There are plenty of examples of that. Even in relation to the very nature of the global financial crisis he said, ‘Kevin Rudd has hyped up this financial crisis.’ That was on 19 October last year. On 20 October, one day later, he said, ‘It is undoubtedly a very grave—the gravest—global financial crisis that we have seen since the Great Depression.’ Well, gee—something must have gone real bad overnight because the night before he said it was all hyped up by Kevin Rudd. The next day it is ‘the greatest financial crisis since the Great Depression’. There he is, each-way betting so he can say he got it right.

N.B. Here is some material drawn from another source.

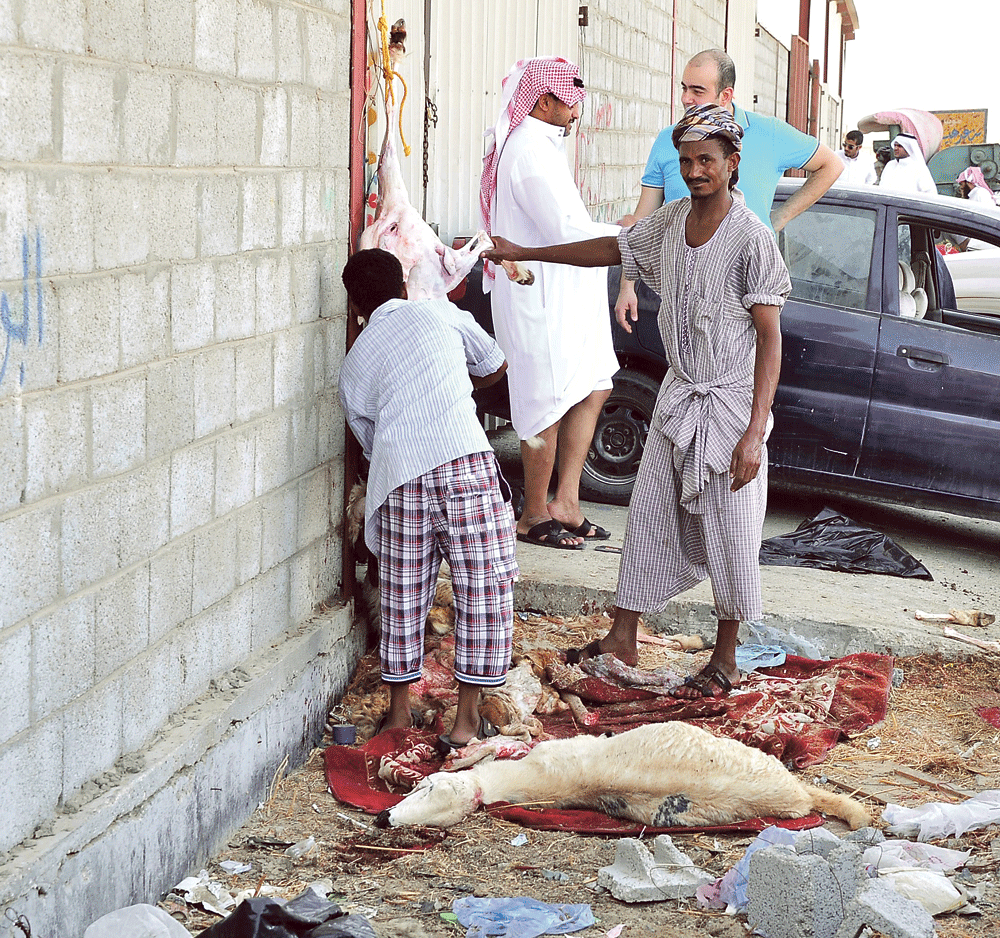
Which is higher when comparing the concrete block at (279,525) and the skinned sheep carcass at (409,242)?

Here we go again: the opposition leader said, ‘There is nobody that would have predicted these events a year ago, or even a few months ago,’ and then he said, just shortly after: ‘Regrettably, Mr Rudd’s government missed the warning signs at the beginning of the year.’ One day, no-one could have predicted it; next day—‘Oh, you missed the warning signs.’ He always occupies two positions on any issue.

Here we are today talking about jobs and, again, the coalition did not have it in them to bury Work Choices. I was on Sky News’s Agenda today with the shadow small business minister, and I said this: ‘Steve said earlier in the year that he would oppose any unfair dismissal laws for small businesses fully and totally and absolutely.’ Mr Ciobo said, ‘Craig is putting words into my mouth. I said nothing even remotely close to that.’ Well, let’s find out what he did say.